Readers of this blog know that I've long regarded so-called "broadband mapping" as well as as focusing on "broadband adoption" as strategies cooked up by the PR shops of the big legacy telco and cable companies to divert attention away from the lack of advanced telecom infrastructure. As long as people are battling over the accuracy of "broadband maps," they aren't taking matters into their own hands and money isn't being invested to construct fiber to the premises telecom infrastructure to fill in the availability gaps the mappers are attempting to document.

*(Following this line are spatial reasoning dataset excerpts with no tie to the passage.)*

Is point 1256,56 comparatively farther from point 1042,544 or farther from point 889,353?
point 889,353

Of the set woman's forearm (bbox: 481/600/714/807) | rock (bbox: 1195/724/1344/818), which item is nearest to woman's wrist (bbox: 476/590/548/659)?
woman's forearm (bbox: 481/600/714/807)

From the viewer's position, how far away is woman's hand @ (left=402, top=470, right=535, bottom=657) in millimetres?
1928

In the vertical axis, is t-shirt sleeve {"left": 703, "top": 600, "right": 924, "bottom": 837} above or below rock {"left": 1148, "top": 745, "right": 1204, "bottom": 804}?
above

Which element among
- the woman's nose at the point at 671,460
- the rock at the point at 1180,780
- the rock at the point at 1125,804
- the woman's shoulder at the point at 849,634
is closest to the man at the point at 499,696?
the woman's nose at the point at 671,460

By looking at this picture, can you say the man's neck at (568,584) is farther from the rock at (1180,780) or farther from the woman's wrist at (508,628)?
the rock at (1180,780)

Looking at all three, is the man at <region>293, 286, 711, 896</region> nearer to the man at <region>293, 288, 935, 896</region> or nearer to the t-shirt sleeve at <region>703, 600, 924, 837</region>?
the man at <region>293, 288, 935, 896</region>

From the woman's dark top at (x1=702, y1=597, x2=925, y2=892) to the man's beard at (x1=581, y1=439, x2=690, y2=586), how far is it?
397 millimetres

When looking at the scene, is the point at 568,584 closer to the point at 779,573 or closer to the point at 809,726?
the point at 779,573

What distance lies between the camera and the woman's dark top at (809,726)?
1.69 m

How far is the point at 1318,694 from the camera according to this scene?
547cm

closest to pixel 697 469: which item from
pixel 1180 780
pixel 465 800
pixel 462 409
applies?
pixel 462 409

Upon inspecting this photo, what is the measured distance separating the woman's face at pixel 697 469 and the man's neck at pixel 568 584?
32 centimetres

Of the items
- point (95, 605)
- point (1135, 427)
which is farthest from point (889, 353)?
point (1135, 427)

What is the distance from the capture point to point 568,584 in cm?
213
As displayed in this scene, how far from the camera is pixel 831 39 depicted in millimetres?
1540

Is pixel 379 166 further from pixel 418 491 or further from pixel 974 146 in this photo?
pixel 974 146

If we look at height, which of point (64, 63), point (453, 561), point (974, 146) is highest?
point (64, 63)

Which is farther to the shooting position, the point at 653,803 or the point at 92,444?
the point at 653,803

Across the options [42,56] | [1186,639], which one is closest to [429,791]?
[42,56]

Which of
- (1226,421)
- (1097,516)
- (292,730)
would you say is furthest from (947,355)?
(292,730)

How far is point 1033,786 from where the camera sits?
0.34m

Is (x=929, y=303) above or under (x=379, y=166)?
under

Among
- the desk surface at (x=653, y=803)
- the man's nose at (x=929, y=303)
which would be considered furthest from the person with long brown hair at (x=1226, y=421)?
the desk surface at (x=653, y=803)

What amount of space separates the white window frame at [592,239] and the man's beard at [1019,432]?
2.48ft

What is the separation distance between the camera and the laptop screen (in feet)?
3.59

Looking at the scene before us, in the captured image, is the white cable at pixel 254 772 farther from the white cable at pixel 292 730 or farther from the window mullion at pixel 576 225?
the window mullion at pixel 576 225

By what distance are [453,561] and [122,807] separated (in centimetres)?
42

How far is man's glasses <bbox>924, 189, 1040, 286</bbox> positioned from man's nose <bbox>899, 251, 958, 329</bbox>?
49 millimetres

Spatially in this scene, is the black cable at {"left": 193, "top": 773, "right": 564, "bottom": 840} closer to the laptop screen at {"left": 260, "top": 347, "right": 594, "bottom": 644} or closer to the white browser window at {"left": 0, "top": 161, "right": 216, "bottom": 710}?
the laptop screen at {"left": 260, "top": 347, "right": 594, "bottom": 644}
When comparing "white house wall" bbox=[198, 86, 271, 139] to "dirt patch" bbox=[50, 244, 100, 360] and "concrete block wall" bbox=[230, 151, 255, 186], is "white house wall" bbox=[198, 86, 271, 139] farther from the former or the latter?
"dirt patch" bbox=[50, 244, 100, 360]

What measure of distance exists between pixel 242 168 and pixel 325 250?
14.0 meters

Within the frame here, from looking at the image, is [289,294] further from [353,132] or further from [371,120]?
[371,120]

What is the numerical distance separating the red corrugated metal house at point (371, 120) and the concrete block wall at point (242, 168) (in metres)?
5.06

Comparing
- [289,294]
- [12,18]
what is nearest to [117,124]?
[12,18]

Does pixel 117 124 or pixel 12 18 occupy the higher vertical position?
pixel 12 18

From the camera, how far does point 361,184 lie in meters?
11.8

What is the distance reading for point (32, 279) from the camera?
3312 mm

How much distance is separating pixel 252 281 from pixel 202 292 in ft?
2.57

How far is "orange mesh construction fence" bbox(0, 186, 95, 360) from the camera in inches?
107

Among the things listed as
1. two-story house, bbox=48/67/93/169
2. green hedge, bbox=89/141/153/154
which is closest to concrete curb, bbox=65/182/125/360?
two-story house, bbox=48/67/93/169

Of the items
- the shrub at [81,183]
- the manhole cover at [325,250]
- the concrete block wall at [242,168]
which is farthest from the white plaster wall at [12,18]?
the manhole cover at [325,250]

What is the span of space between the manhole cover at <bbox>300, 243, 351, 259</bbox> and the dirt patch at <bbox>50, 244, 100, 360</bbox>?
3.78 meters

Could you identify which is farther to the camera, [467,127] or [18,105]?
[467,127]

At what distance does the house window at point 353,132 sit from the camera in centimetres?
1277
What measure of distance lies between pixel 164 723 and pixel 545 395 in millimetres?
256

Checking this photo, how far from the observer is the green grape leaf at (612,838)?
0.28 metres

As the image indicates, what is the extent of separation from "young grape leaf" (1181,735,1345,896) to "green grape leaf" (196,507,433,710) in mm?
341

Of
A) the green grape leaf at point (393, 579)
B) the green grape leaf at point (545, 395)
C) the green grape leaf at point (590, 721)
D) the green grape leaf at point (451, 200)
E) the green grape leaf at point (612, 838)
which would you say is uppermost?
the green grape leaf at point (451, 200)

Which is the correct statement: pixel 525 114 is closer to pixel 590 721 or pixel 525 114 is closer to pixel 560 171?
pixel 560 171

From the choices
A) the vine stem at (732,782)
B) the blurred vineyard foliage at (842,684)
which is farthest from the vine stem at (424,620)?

The Associated Press reports Vermont Gov. Peter Shumlin is steamed that existing "broadband maps" -- probably including the useless National Broadband Map paid for by our federal tax dollars -- show his home near Putney, Vermont has DSL service. Not true, the guv says. So he's countered with his own state-run mapping program, BroadbandVT.org
Instead of trying to see who can most accurately map broadband black holes -- an exercise about as useful as mapping the celestial variety -- Vermonters should call upon their independent New England spirit and create cooperatives to build fiber to their homes and businesses. That spirit is apparently alive and well in western Massachusetts, where the Wired West announced this week that several towns voted in favor of moving forward to formalize creation of a municipal telecommunications cooperative to build sorely needed fiber to the premises telecom infrastructure.